**TEXT SEGMENT**:
◆ ◆ ◆ ◆ ◆ ◆ ◆

Return to either Home page, Edward Goodall or Frederick Goodall.
The following is by Ken Watson, a descendant of Clarkson Stanfield
Clarkson Stanfield was my g-g-g-grandfather. He was father to George Clarkson Stanfield, my g-g-grandfather, who was father to Edward John Clarkson Stanfield, my great-grandfather, who was father to Edythe Frances Stanfield, my grandmother. The full linealogy can be found on my
My thanks to my sister Mary for sending me the pictures shown on this page, a copy of Charles Dickens, by Edgar Johnson from which much of the Dickens information was obtained, and for generally being persistent in tracking down information about our ancestor - "dear old Stanny".
Updates and corrections to this page were provided with the help of Pietre van der Merwe (per comm), and the book "The Spectacular Career of Clarkson Stanfield" put together by Pietre for the Tyne and Wear County Council Museums, 1979.
- Ken Watson, 1998
(1793 - 1867)
Clarkson Frederick Stanfield (sometimes erroneously called "William Clarkson Stanfield"), was born on December 3, 1793 in Sunderland, England. His parents were James Field Stanfield (1747-1824) and Mary Hoad. Clarkson was the fifth (and youngest) son of this marriage. His mother, Mary, died in 1801 and his father re-married, to Maria Kell, a year later.
His father, James Field Stanfield, was Irish, born in Dublin. James studied for the priesthood in France, but gave that up, moved to Liverpool and worked on a ship engaged in the slave trade. He was so horrified by this experience that he quit the sea, joined the ranks of the abolitionists, and became an actor, playwright and author.
Clarkson's mother, Mary Hoad, was an actress and an artist. She taught painting and got Clarkson started on his lifelong career.

◆ ◆ ◆ ◆ ◆ ◆ ◆

**LISTING**:
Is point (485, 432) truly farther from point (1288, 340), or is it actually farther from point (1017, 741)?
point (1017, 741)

◆ ◆ ◆ ◆ ◆ ◆ ◆

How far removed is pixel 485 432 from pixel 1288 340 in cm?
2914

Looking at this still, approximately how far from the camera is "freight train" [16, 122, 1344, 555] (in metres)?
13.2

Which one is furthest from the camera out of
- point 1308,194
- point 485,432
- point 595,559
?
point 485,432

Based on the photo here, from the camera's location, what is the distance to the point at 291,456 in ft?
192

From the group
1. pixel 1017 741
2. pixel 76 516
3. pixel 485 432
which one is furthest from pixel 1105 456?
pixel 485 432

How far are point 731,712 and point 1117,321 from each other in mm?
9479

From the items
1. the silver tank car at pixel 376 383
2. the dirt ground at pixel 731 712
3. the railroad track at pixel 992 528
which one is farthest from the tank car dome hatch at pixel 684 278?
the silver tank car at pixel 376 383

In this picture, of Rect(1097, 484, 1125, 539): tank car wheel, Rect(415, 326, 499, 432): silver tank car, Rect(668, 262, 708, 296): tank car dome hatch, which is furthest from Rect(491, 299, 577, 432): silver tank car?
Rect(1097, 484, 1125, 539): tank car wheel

◆ ◆ ◆ ◆ ◆ ◆ ◆

**WRITTEN REQUEST 1**: Reproduce verbatim the stretch of the Clarkson Stanfield page from "His father, James" through "his lifelong career.".
**WRITTEN REQUEST 2**: How many lines of the rows contain the string "dome"? Reply with the number only.
The text and the rows have no connection to each other.

**CORRECT RESPONSE 1**:
His father, James Field Stanfield, was Irish, born in Dublin. James studied for the priesthood in France, but gave that up, moved to Liverpool and worked on a ship engaged in the slave trade. He was so horrified by this experience that he quit the sea, joined the ranks of the abolitionists, and became an actor, playwright and author.
Clarkson's mother, Mary Hoad, was an actress and an artist. She taught painting and got Clarkson started on his lifelong career.

**CORRECT RESPONSE 2**: 2